Growing up without the perfect nuclear family was hard, and it truly never got easier. However, as I grew up and became the young adult that I am today, I only began to become more thankful for it. It has not only shaped me into who I am, but it has also shown me independence, time management, and strength. All of these things were instilled in me by my single, and very capable, mother.

Most times when people hear "my parents are divorced" or "I was raised by a single mother" they instantly make a face. You know what face I'm talking about. I understand why though, because so many have been taught to stay together for the children and often times I'm looked at as incomplete for lacking an involved father. Unfortunately for those people, they're wrong. I'm not lacking anything in life (well other than a dad), and instead growing up with a single mother has actually taught me a few things.

1. She is your protector, and you are hers.

There is never anyone else there to care for you or your siblings so she steps it up, adds to her work load, and makes sure you are at your happiest. The second anything goes wrong, from school friends, relationships, or a fall and scrape, she is there, almost immediately. As you being to grow up, you see your mom wants to finally have a life of her own. Single moms are allowed to date. However, when they do, you become the watchman and the attack dog all in one. You must scope everyone she brings home out, including the FBI-level Facebook stalking. Nobody will ever be able to break your mom's heart like your dad did on your watch again.

2. Strong women cry.

I don't know why the world has made crying into a sign of weakness. It relieves stress and is actually very healthy. Although we all hate seeing our mothers cry, single mothers cry often. They have very few people to lean on and being alone takes its toll. After it is all said and done, and the sadness is cried away, she stands up tall and continues to work hard like the strong woman she is. Crying is not weak unless you let it consume you.

RECORDED INFORMATION:

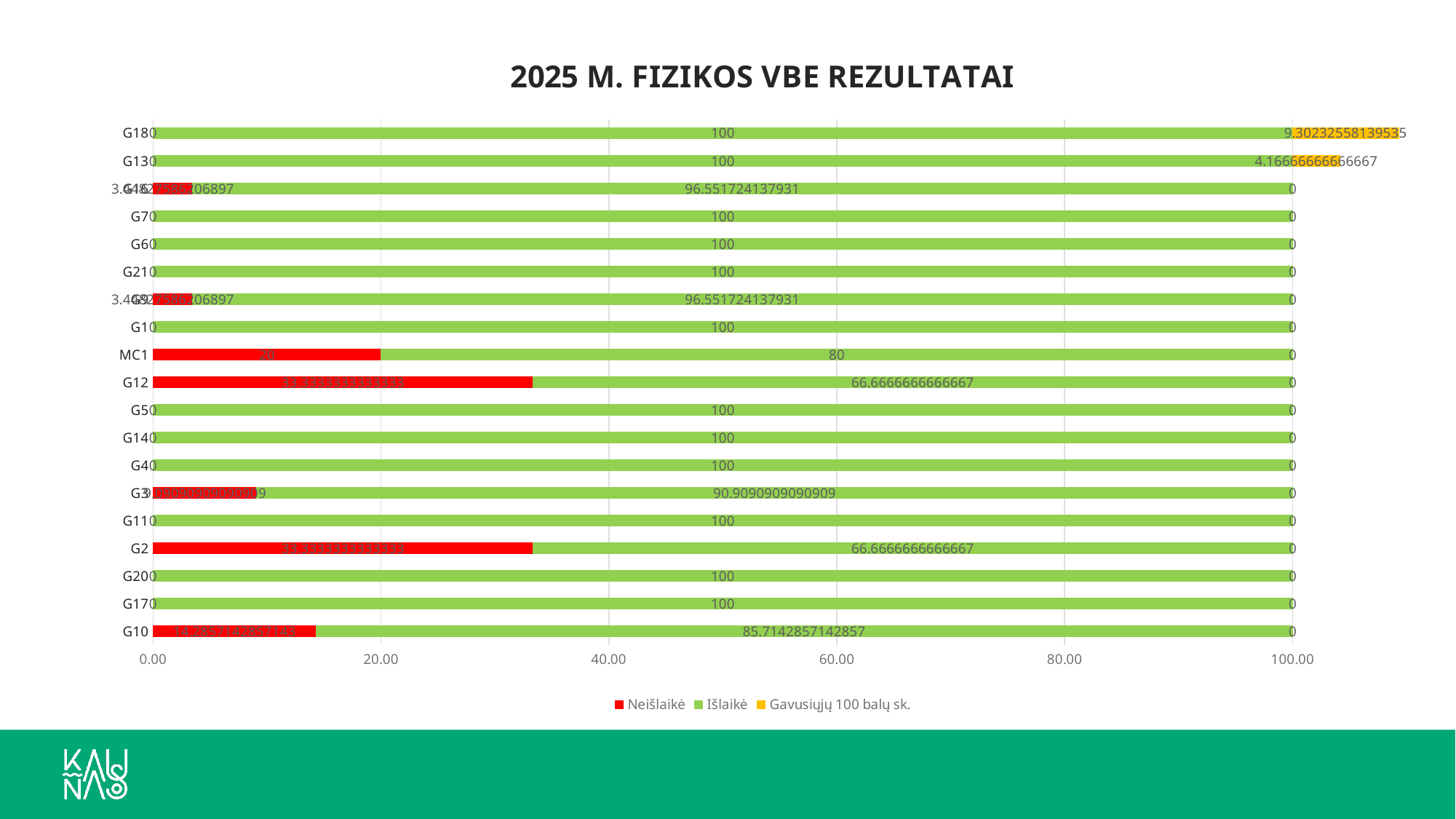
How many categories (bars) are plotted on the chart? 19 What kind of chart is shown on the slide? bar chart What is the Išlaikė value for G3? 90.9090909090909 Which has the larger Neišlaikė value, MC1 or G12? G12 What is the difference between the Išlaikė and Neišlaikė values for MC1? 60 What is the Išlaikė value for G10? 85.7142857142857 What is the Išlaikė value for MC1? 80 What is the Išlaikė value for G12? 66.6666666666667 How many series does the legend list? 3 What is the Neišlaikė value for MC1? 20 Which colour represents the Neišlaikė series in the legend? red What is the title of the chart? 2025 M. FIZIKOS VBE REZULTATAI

SET OF TASKS:
1. List the three qualities the essay about growing up with a single mother says that upbringing has shown its author.
2. In the essay about growing up with a single mother, what does the child become when a single mom starts dating?
3. Write a continuation of the essay about growing up with a single mother, starting after its last sentence.
The lines above are not needed for any of this.

ANSWERS TO EACH TASK:
1. independence, time management, strength

2. The watchman and the attack dog all in one.

3.
3. Her children always come first.

Being a single mother means staying a single mother even when you're "dating" somebody because those people may just be temporary and her children don't need to be subjected to them just yet. Once, I heard my mother tell somebody,

"I usually date colored men because my children are mixed and I don't want them, their family, or anybody we see to question or judge my children because me and the man I am with are both white and they don't know our story."

While she also prefers colored men, it broke and warmed my heart to hear how selfless she is when it comes to my siblings and I. Anyone who has grown up with a single mother knows how truly selfless they are.

4. They don't really have friends.

A selfless single mother must not only devote her time to her children, but also to her job so that she has the means to support them. Although we all wish that love and happiness paid the bills, it does not and thus, single moms must work extra hard in order to sufficiently provide for their children. In return, they have very little time to hang out and/or party with their friends unless they can bring the kids along. In this day and age, less and less people are having kids so it is becoming harder for people to understand that concept and subsequently single moms just skip the explaining themselves part and opt out of friendships.

5. Sending her kids to college is even harder than usual.

Parting the family on college drop off day is sad for everyone, especially close families, but what about the single mom whose house just keeps getting emptier? She has no husband to make retirement plans with and as stated before, no friends to spend her upcoming free time with. She is left, once again, alone.

Cue the all the time phone calls and the constant meme tagging on Facebook. Oh, and don't forget the nostalgia. Your mom misses you while she is away. She leaned on you as you grew up and just as she hated leaving you, you know you hated leaving her, too.

6. The punishment is severe.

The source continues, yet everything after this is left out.